▶ [INSTRUCTIONS TO FOLLOW]
Repeat every entry below verbatim, omitting the pictures.

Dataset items

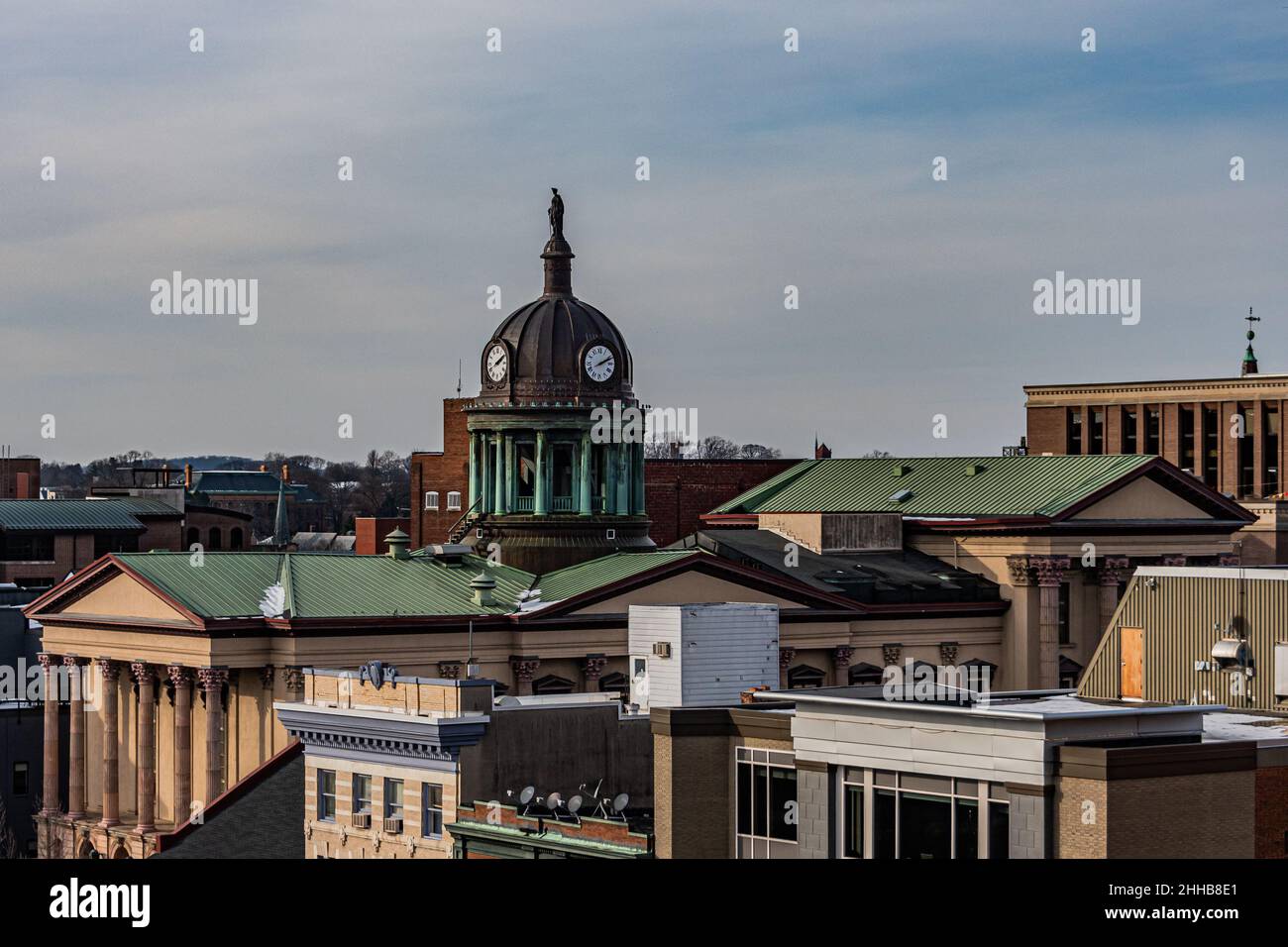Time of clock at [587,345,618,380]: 2:11
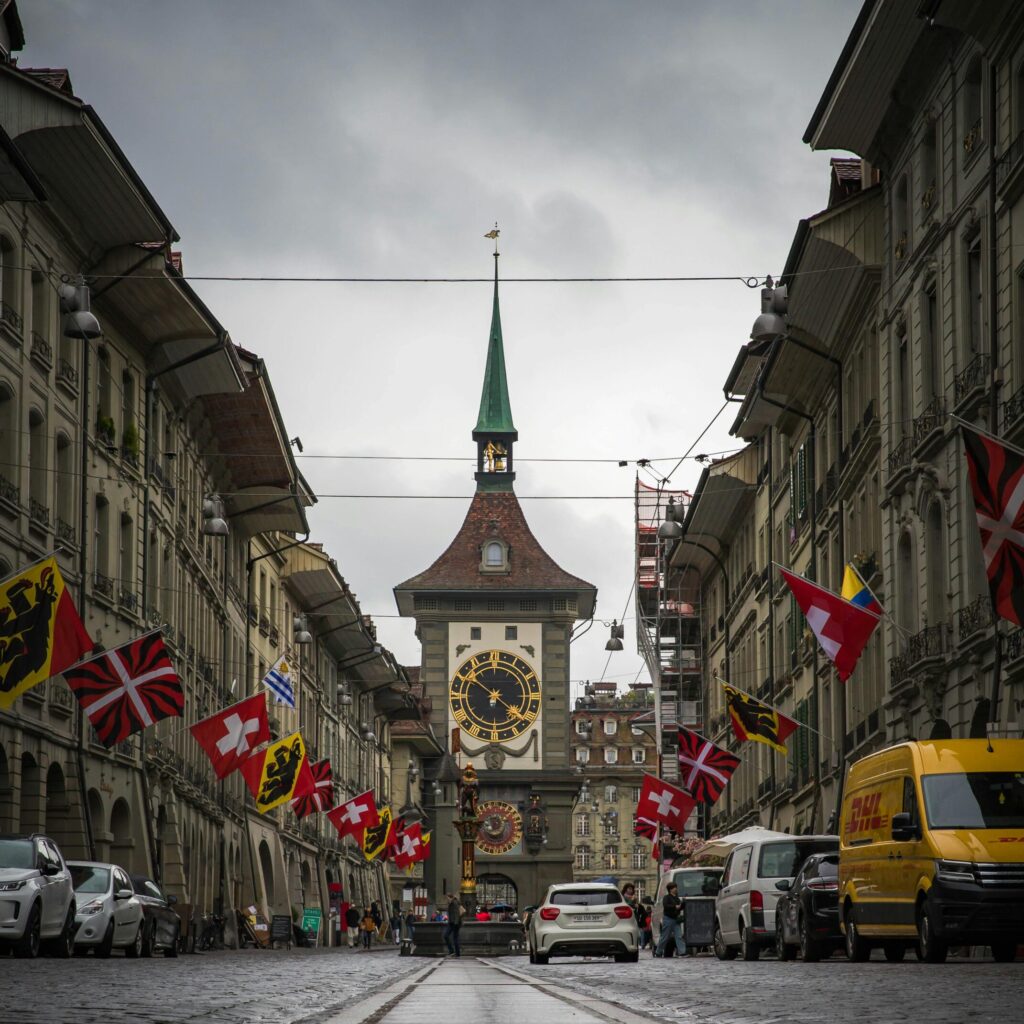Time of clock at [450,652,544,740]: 10:20
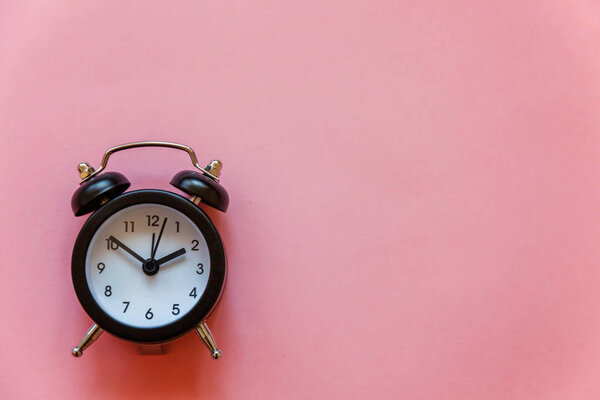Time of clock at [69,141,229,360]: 1:51
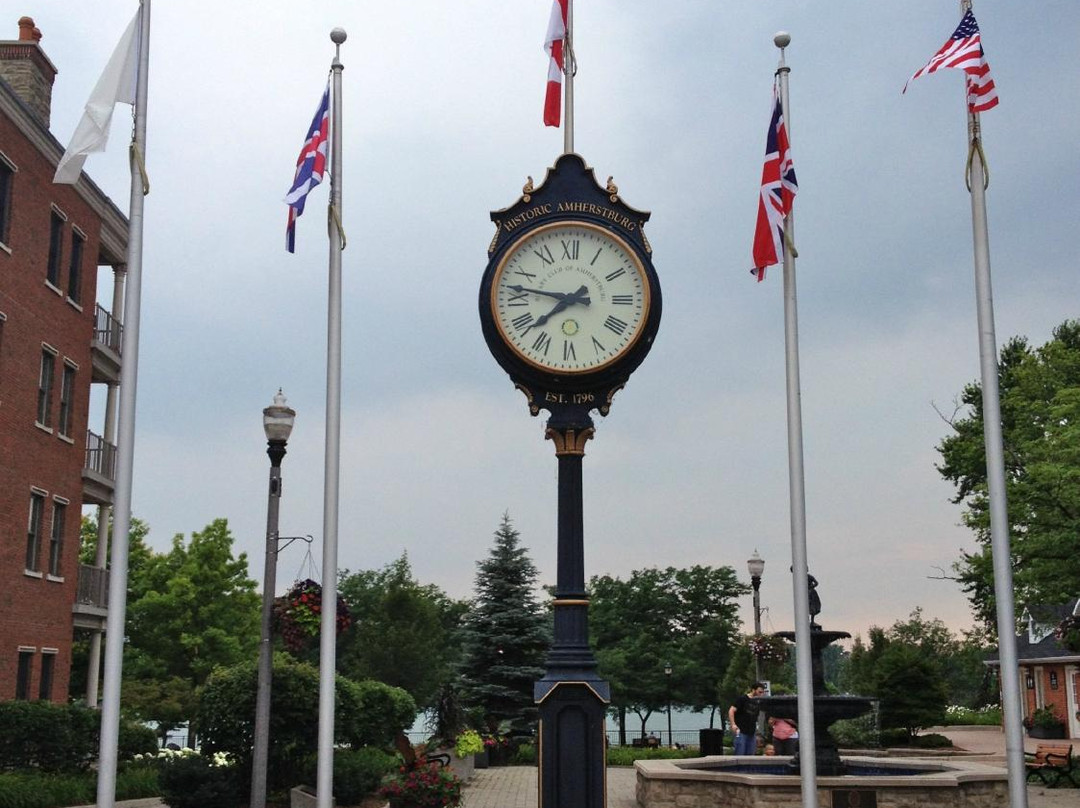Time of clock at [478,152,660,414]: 7:46
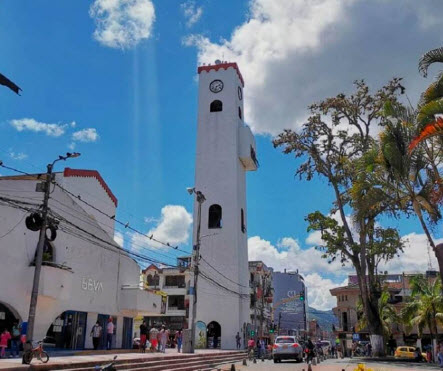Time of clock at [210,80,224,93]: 2:32
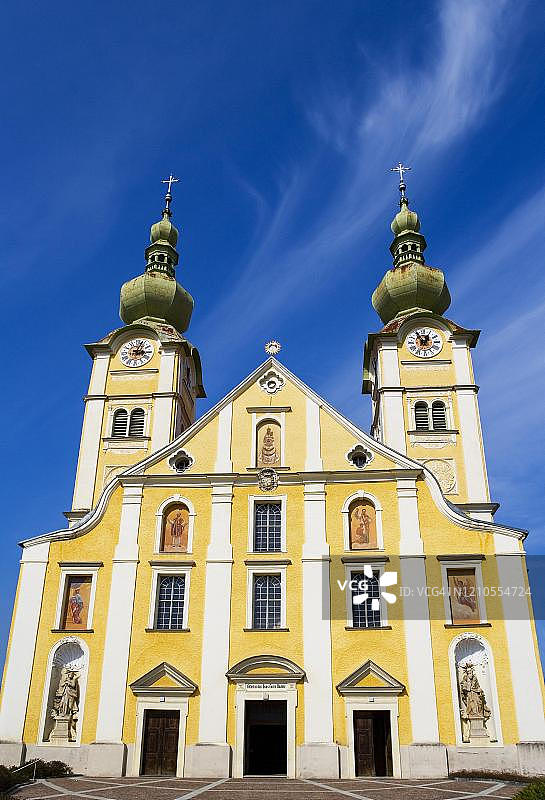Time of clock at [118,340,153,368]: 3:03
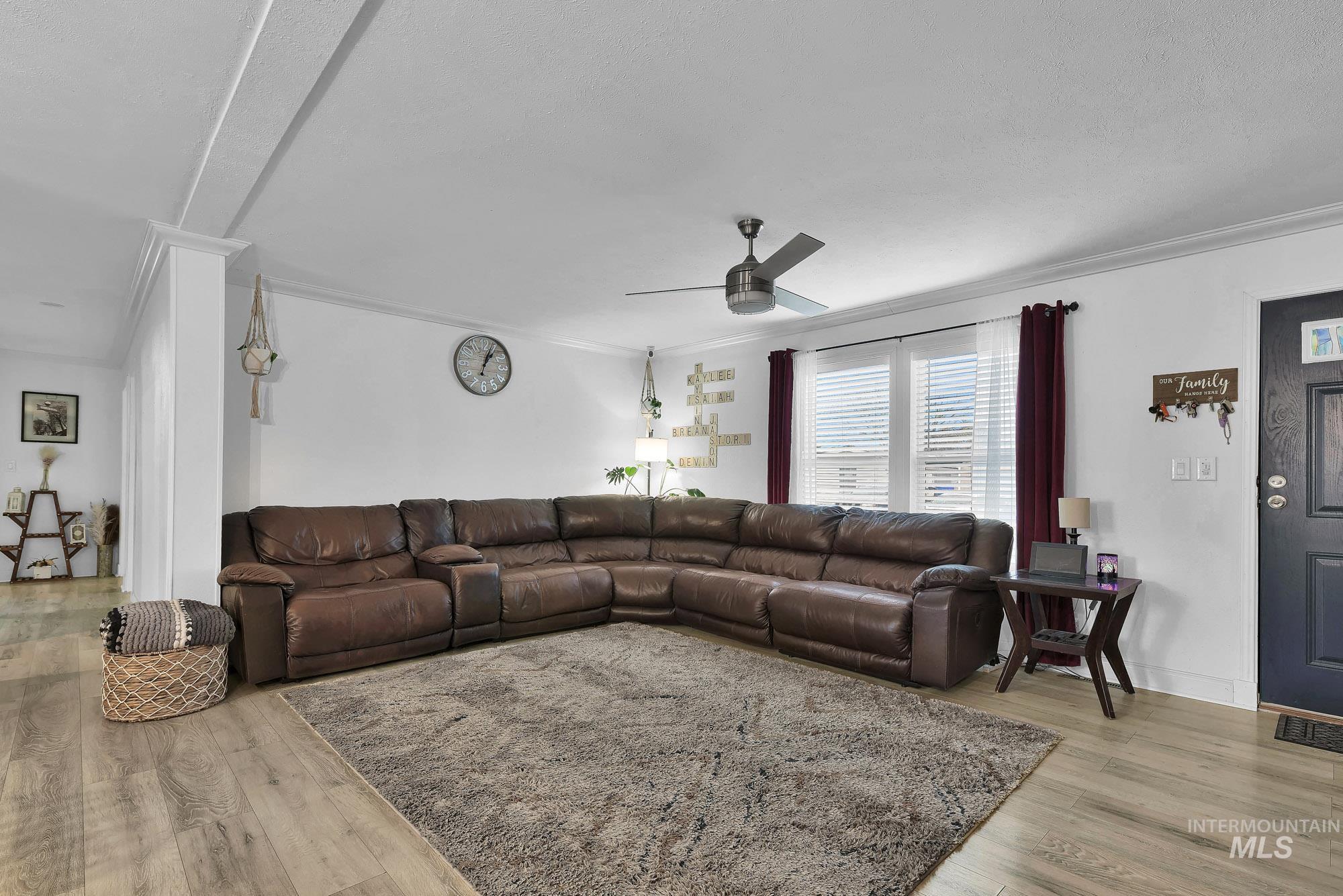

▶ [COMPLETED EXERCISE]
Time of clock at [587,345,618,380]: 2:11
Time of clock at [450,652,544,740]: 10:20
Time of clock at [69,141,229,360]: 1:51
Time of clock at [478,152,660,414]: 7:46
Time of clock at [210,80,224,93]: 2:32
Time of clock at [118,340,153,368]: 3:03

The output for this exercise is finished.